Le texte ici présenté discute évidemment aussi les réflexions de John Rawls sur le rapport entre l’ordre politique des démocraties et les « doctrines compréhensives », religieuses et métaphysiques, qui coexistent dans les sociétés pluralistes qui sont les nôtres. Habermas se demande ce que signifie, à proprement parler, être « tolérant ». Cette attitude ne lui semble comparable ni avec les divergences de vue qui opposent les scientifiques ni — et c’est là, sans doute, une légère divergence avec Rawls — avec les points de vue qui s’opposent dans le débat politique et qui font l’objet de solutions rationnelles ou de compromis. Il ne s’agit pas de défendre une idée de « tolérance politique ». En démocratie, le domaine de la « culture politique » neutralise par avance les problèmes susceptibles d’appeler une attitude de tolérance. Celle-ci suppose qu’il y ait des divergences irréductibles qui, pour ne pas conduire à la violence, appellent une acceptation de l’autre en tant que tel : « la tolérance n’est requise que lorsque, raisonnablement, les partis ni ne cherchent l’accord sur les convictions controversées ni ne le considèrent possible. » Elle a trait au respect réciproque entre personnes dont les convictions sont radicalement et irréductiblement différentes. Comme Rawls, donc, Habermas ne part pas de l’idée que la laïcisation moderne conduit mécaniquement à une disparition des divergences en matière de religion et de valeurs.

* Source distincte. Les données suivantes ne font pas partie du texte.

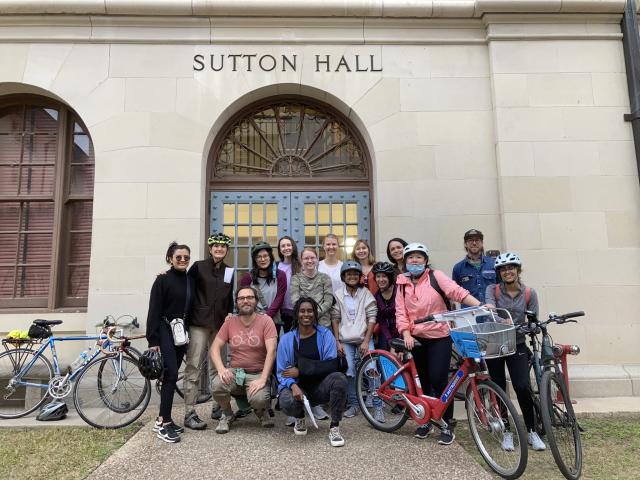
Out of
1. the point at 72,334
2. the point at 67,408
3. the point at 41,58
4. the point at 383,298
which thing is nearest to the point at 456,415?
the point at 383,298

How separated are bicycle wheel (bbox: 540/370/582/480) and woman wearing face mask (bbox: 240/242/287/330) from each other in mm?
2850

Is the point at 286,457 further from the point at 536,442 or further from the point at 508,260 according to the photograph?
the point at 508,260

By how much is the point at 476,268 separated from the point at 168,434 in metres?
3.77

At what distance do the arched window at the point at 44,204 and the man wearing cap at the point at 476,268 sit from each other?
5.67 m

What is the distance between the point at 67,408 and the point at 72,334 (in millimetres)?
1465

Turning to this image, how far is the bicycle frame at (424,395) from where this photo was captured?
3770 millimetres

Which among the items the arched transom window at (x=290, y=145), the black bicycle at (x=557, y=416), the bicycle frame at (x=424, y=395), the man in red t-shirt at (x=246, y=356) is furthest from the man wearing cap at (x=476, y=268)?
the arched transom window at (x=290, y=145)

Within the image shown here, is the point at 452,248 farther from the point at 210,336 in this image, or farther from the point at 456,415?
the point at 210,336

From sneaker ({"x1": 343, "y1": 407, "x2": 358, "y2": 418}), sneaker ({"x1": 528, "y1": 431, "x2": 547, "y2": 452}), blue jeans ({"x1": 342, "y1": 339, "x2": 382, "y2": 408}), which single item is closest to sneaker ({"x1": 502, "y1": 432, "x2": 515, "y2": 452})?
sneaker ({"x1": 528, "y1": 431, "x2": 547, "y2": 452})

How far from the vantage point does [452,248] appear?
6.46 meters

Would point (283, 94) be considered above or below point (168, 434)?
above

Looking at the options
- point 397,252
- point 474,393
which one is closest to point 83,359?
point 397,252

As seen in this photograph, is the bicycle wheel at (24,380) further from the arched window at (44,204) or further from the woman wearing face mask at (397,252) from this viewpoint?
the woman wearing face mask at (397,252)

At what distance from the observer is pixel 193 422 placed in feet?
14.9
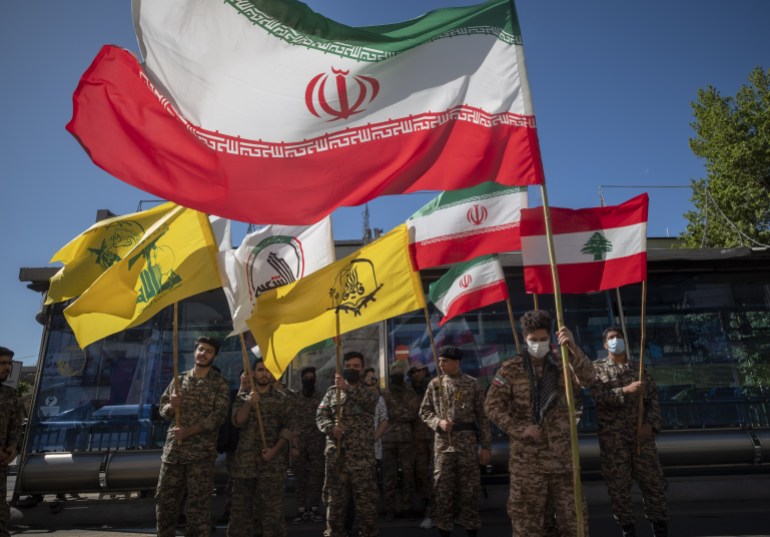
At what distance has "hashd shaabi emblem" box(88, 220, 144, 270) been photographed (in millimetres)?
5652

Sans être réductible à l’indifférence de l’État à l’égard des doctrines compréhensives, la tolérance est un sujet qui intéresse la politique constitutionnelle des sociétés pluralistes. Ces sociétés sont confrontées à la présence, sur leur territoire, de groupes aux convictions religieuses incompatibles. Il est d’ailleurs fait allusion à deux cas récemment discutés dont l’un est français : « l’affaire du foulard islamique », tandis que l’autre est celui des crucifix présents dans les établissements scolaires du land de Bavière — présence contestée, à juste titre, selon Habermas, par des parents d’élèves. Le modèle d’assimilation défendu par Habermas est limité. Les membres de la culture majoritaire de nos sociétés peuvent attendre des membres de cultures différentes qu’ils adhèrent à la culture politique commune d’un État démocratique. En revanche, ils ne peuvent leur demander d’abandonner des pratiques et des modes de vie qui sont constitutifs de leur identité personnelle.

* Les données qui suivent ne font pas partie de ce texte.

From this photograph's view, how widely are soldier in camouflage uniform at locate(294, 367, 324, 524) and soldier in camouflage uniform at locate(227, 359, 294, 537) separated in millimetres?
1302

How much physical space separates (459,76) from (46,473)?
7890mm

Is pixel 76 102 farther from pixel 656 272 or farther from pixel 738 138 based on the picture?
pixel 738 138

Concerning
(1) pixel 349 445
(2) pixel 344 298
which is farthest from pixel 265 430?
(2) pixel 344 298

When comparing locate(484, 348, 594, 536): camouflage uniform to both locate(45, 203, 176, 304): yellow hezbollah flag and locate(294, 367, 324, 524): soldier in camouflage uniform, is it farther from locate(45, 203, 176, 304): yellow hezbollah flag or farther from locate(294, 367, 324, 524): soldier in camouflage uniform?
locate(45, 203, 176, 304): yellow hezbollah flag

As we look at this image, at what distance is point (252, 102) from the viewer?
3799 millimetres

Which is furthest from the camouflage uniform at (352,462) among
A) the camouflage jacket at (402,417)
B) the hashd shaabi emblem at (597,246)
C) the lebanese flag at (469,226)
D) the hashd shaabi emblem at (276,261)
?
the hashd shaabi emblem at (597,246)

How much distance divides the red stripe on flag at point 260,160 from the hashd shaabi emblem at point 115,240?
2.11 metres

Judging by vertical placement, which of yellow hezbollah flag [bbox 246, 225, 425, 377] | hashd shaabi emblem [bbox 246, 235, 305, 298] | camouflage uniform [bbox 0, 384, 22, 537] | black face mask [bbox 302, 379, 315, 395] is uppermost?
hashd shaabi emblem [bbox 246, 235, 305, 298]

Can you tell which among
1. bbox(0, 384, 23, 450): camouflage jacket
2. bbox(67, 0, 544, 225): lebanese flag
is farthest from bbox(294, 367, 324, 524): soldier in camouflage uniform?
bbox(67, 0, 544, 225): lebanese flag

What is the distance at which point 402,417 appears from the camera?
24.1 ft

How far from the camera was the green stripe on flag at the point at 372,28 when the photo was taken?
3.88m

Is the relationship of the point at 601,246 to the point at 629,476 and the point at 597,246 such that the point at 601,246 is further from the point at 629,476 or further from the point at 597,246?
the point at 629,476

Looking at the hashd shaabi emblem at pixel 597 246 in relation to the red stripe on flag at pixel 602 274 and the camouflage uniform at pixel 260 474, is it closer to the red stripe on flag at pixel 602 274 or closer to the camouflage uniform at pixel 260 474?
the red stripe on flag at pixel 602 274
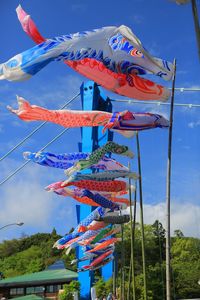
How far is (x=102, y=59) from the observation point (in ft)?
28.9

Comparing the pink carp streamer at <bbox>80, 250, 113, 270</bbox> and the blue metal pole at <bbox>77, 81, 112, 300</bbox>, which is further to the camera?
the blue metal pole at <bbox>77, 81, 112, 300</bbox>

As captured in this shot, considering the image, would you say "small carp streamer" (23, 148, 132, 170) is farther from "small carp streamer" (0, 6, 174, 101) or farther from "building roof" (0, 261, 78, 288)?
"building roof" (0, 261, 78, 288)

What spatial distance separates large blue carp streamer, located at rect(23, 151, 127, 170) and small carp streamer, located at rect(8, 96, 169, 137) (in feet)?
6.09

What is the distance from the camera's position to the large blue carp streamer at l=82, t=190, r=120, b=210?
1309 centimetres

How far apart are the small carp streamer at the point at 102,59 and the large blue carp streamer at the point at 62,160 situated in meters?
3.38

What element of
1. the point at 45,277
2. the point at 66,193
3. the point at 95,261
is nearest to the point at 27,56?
the point at 66,193

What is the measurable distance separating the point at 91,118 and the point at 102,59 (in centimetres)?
197

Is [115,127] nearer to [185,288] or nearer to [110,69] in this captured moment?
[110,69]

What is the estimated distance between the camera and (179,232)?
164 feet

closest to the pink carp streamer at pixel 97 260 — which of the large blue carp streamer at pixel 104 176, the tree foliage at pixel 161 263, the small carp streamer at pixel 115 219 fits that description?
the small carp streamer at pixel 115 219

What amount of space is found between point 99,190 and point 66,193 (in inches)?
61.1

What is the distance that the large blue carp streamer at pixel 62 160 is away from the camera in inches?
488

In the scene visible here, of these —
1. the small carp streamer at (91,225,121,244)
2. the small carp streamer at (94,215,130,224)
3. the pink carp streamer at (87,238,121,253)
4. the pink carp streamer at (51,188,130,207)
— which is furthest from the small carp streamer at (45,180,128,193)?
the pink carp streamer at (87,238,121,253)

Habermas rejoint ici un débat mené en France notamment par Dominique Schnapper . Mais, à la différence de cet auteur, il n’a aucune nostalgie de la démocratie libérale à l’ancienne, assurée, grâce à une assimilation républicaine rigoureuse, d’une « transcendance » politique des différences. Habermas ne craint pas que le « multiculturalisme » inévitable des sociétés modernes à forte immigration, voire pluriethniques comme le Canada ou l’Australie, sape les bases de la démocratie en anéantissant la « transcendance politique ». Bien au contraire, dans l’esprit d’une autre « intégration républicaine », il pense que les citoyens libres d’exprimer des différences culturelles, pour autant qu’elles n’entrent pas en contradiction avec les principes fondamentaux de la Constitution, adhéreront plus facilement à une culture politique commune dont le but est de garantir ces libertés.